Dès “Mechanical Parts“, Basic Shapes délivre un premier coup de poing à la Tony Dork. Le titre est furtif, nerveux, noirâtre, bagarreur. Vient ensuite “Credo“, le début de la phase australienne. La guitare est davantage tournée vers le surf et la batterie assume le rythme d’un morceau de garage rock. C’est toutefois trop bien produit (et quelle production !) pour être véritablement garage, ouais, Basic Shapes est destiné à une autre scène (vous me voyez arriver…). La voix est délicieusement parlée, le tout s’embale sur un BPM qui accélère dans la deuxième phase du morceau…
“No Creep” scelle le deal. C’est MONSTRUEUX. Tout est post-skate ici, des paroles anti-corporation jusque dans l’exécution avec cette guitare de l’après post-punk. Basic Shapes a truffé son album de mélodies à fait rougir un Uranium Club bien inspiré. “Homeless Talk” le laisse apparaître une fois encore, sous la dominante d’une guitare anglaise. Oh, et puis, allez jeter un oeil au p’tit dernier, “Nigh Train“. Lui aussi tend vers l’exceptionnel. Si vous avez un jour versé quelques goutes de sueurs à l’écoute d’Eddy Current Suppression Ring, ça devrait faire l’affaire.
Et maintenant, l’exode ?
Je pose donc la question : va-t-on désormais assister à un exode australien ? Je me suis amusé à questionner plusieurs groupes sur le match Australie vs. USA ces derniers mois, et les uns comme les autres sont restés très prudents :
- PRIORS: “Australia will always be the place to look for the best rock n roll. There is no contest.”

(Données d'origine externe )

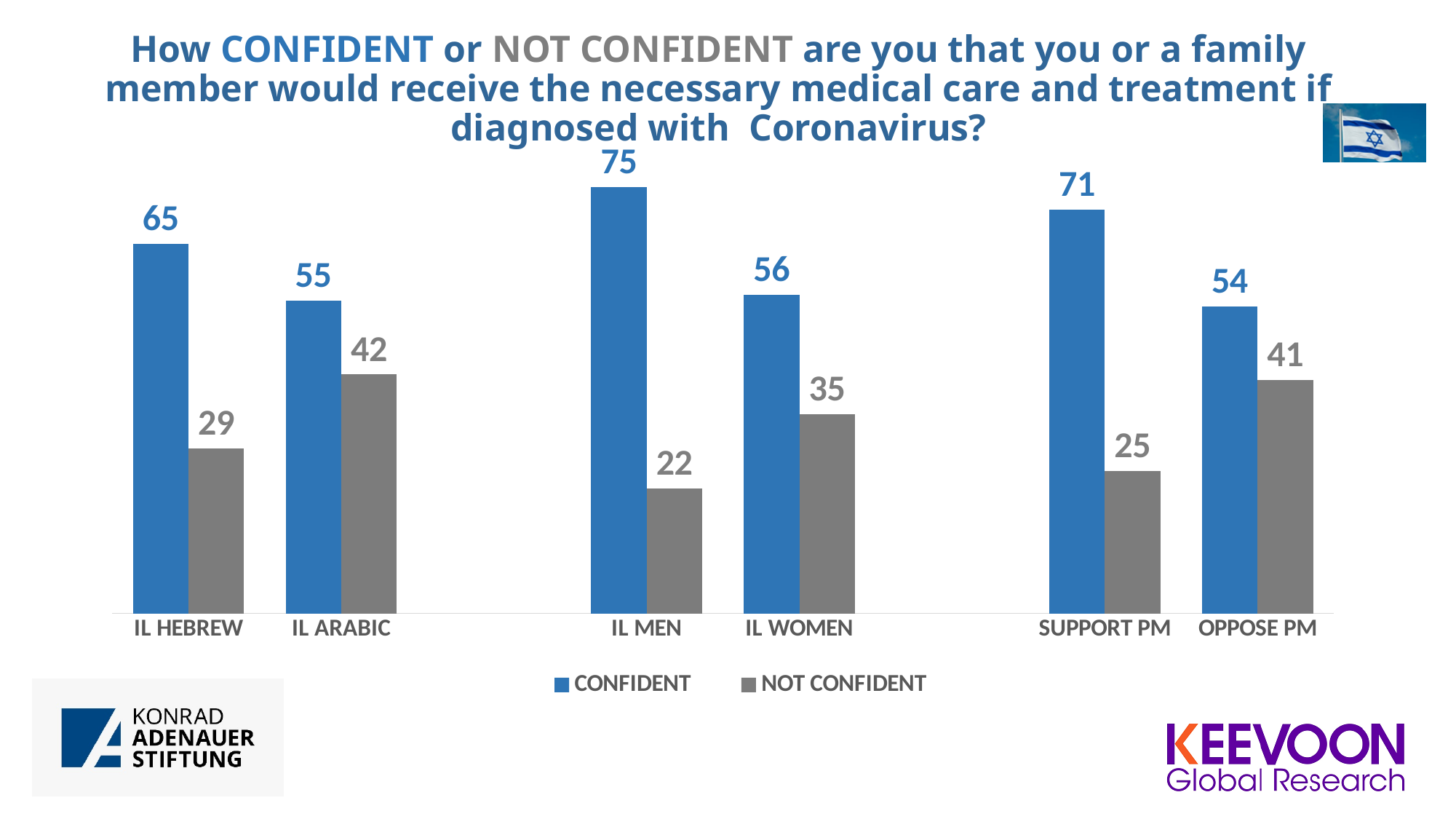
How many categories are shown on the x axis? 6 What is the CONFIDENT value for OPPOSE PM? 54 Which category has the highest CONFIDENT value? IL MEN Which is larger, the NOT CONFIDENT value for IL WOMEN or for OPPOSE PM? OPPOSE PM What is the difference between the CONFIDENT values for IL HEBREW and IL ARABIC? 10 How many series does the legend list? 2 What kind of chart is shown on the slide? Bar chart What is the CONFIDENT value for IL HEBREW? 65 What is the difference between the CONFIDENT and NOT CONFIDENT values for SUPPORT PM? 46 What is the NOT CONFIDENT value for IL ARABIC? 42 What is the NOT CONFIDENT value for IL MEN? 22 Which category has the lowest NOT CONFIDENT value? IL MEN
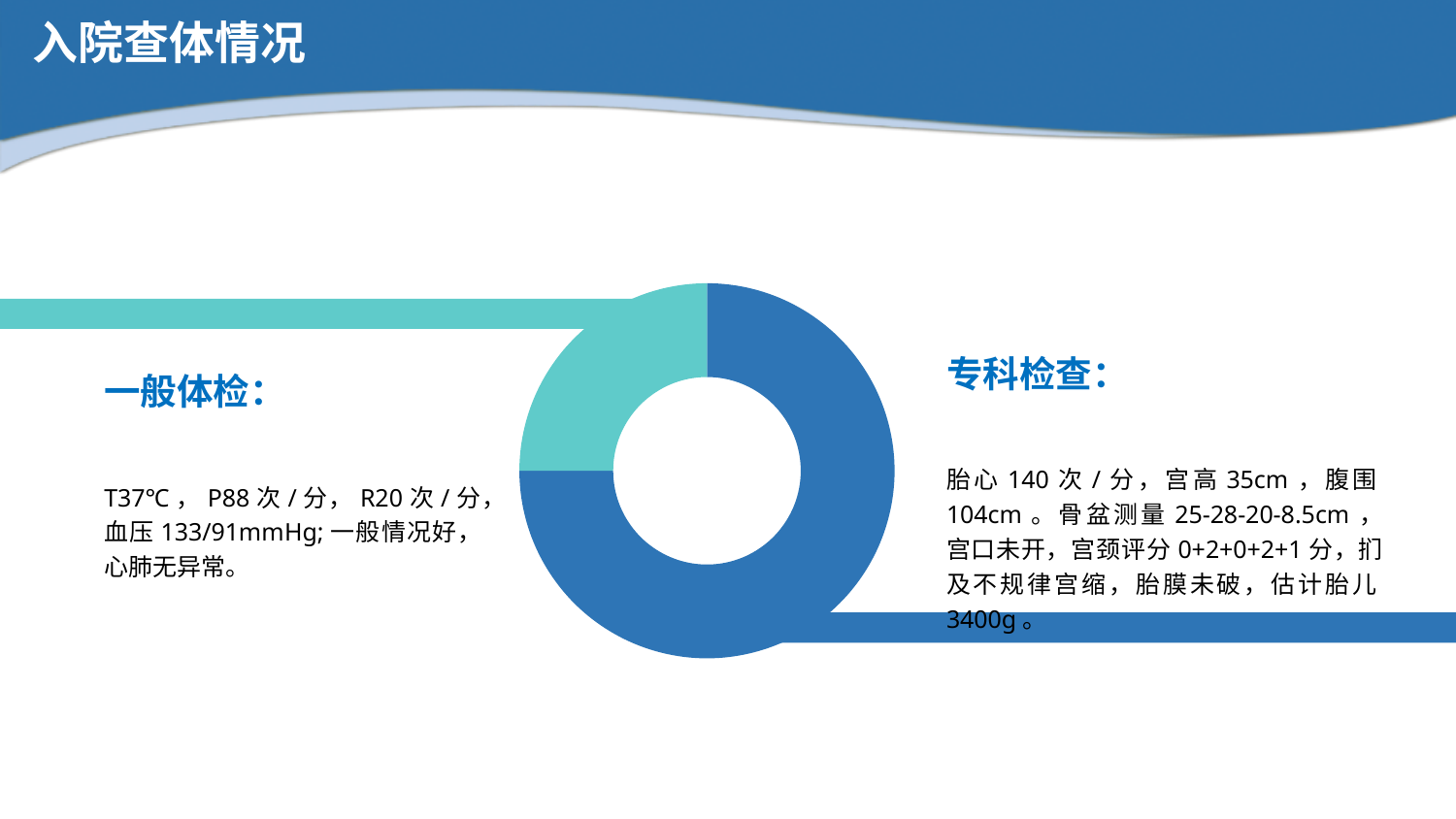
How many slices does the donut chart in the centre of the slide have? 2 Does the donut chart in the centre of the slide show a legend? No What kind of chart is shown in the centre of the slide? Pie (donut) chart In the donut chart in the centre of the slide, which slice is larger, the blue one or the teal one? The blue one In the donut chart in the centre of the slide, which slice is smaller, the blue one or the teal one? The teal one What two colours are used for the slices of the donut chart in the centre of the slide? Blue and teal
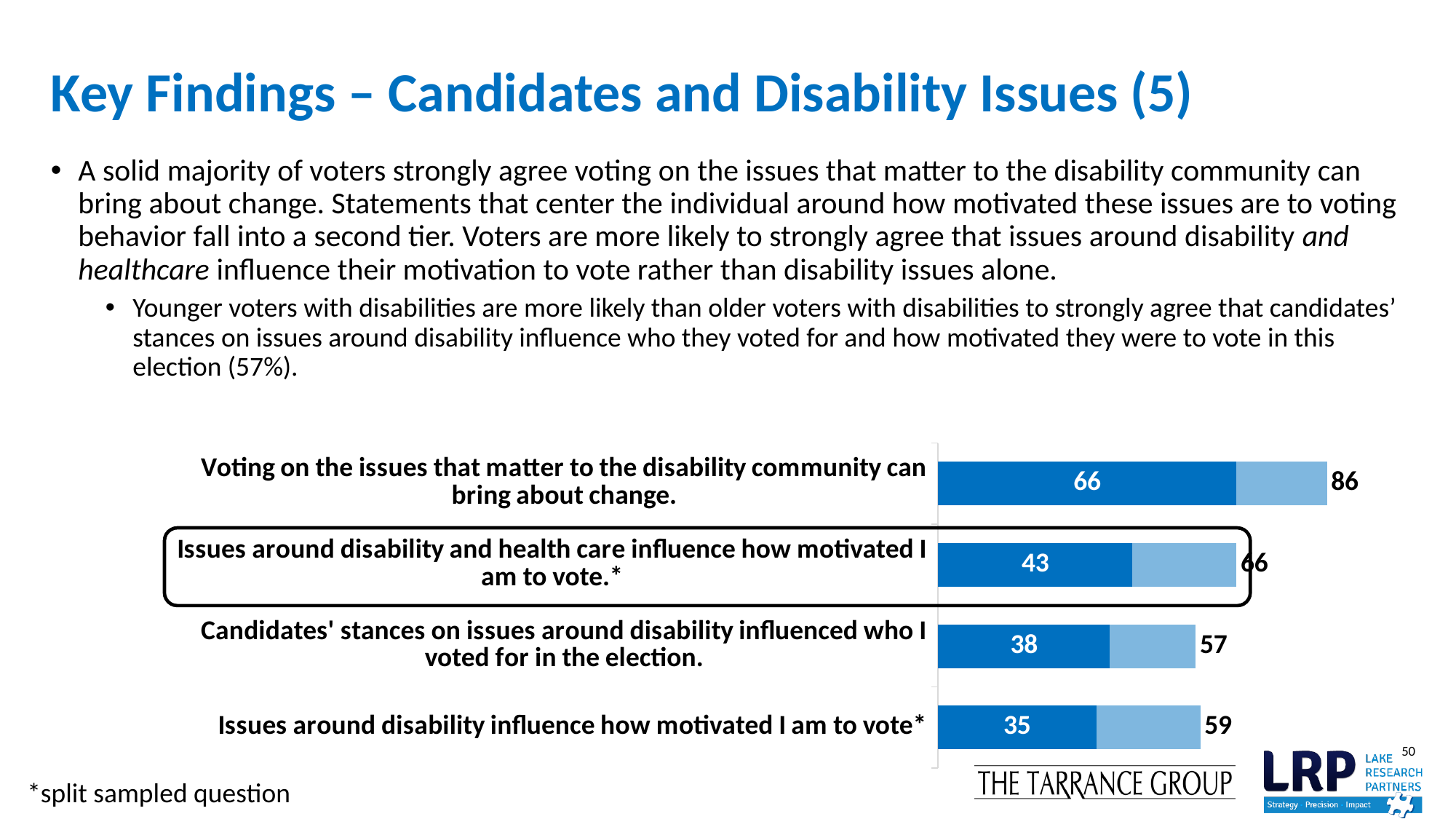
What kind of chart is shown on the slide? Stacked bar chart What is the difference between the total value and the dark blue value for "Voting on the issues that matter to the disability community can bring about change."? 20 What is the total value shown for "Issues around disability influence how motivated I am to vote*"? 59 What is the total value shown at the end of the bar for "Issues around disability and health care influence how motivated I am to vote.*"? 66 What is the dark blue value for "Candidates' stances on issues around disability influenced who I voted for in the election."? 38 Which statement on the chart is outlined with a black box? Issues around disability and health care influence how motivated I am to vote.* How many statements (categories) are plotted in the chart? 4 What is the dark blue (strongly agree) value for "Voting on the issues that matter to the disability community can bring about change."? 66 What is the difference between the dark blue values for "Issues around disability and health care influence how motivated I am to vote.*" and "Issues around disability influence how motivated I am to vote*"? 8 Which has a larger total value: "Candidates' stances on issues around disability influenced who I voted for in the election." or "Issues around disability influence how motivated I am to vote*"? Issues around disability influence how motivated I am to vote* Which statement has the highest total value? Voting on the issues that matter to the disability community can bring about change. Which statement has the lowest dark blue (strongly agree) value? Issues around disability influence how motivated I am to vote*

- PINCH POINTS: “Australia has a rich music history and Melbourne definitely seems like the centre of music culture here at the moment.”
- ABORTED TORTOISE: “From my viewpoint, a lot of stuff that’s doing well in Australia right now is directly derived from that Midwest weirdo internet punk scene, so the Americans probably come out on top if there was a hypothetical “battle”. Some bands are putting a more original spin on that sound than others.”
- PERSONALITY CULT: “I’ve never heard of any battle! Australia rules, though.”
- TONY DORK : “Melbourne has such a strong music community with so many good bands and venues that you can see amazing bands every night of the week. The whole Australian scene is insane with so many new bands popping up all the time and that it’s hard to keep up.”
Ouais… trop prudents, même. Seulement, si j’écrivais en décembre dernier que le match pouvait tourner court (article) avec un essoufflement australien, force est de constater que 2020 EST une année australienne. L’heure pourrait bien être désormais à ce que Melbourne et ses alentours imposent leur style musical au reste de la scène, ou plutôt, qu’ils parviennent à convaincre de la nécessité post-skate. Alors oui, le Canada est également très fort en matière de post-skate, et on ne peut donc pas dire que ce style de musique soit uniquement rattaché à l’Australie, seulement, les groupes Aussie ont pour eux cet aspect super fun que relevait Tony Dork. Si je vois le moindre groupe canadien bouger dans cette direction, je crierai sur tous les toits que l’Australie est en train de conquérir le reste du monde. Il ne m’en faudra pas moins. Basic Shapes sera alors le premier à avoir marqué la chose, ce qui ne fera jamais que rajouter à l’importance de son premier album. Voilà.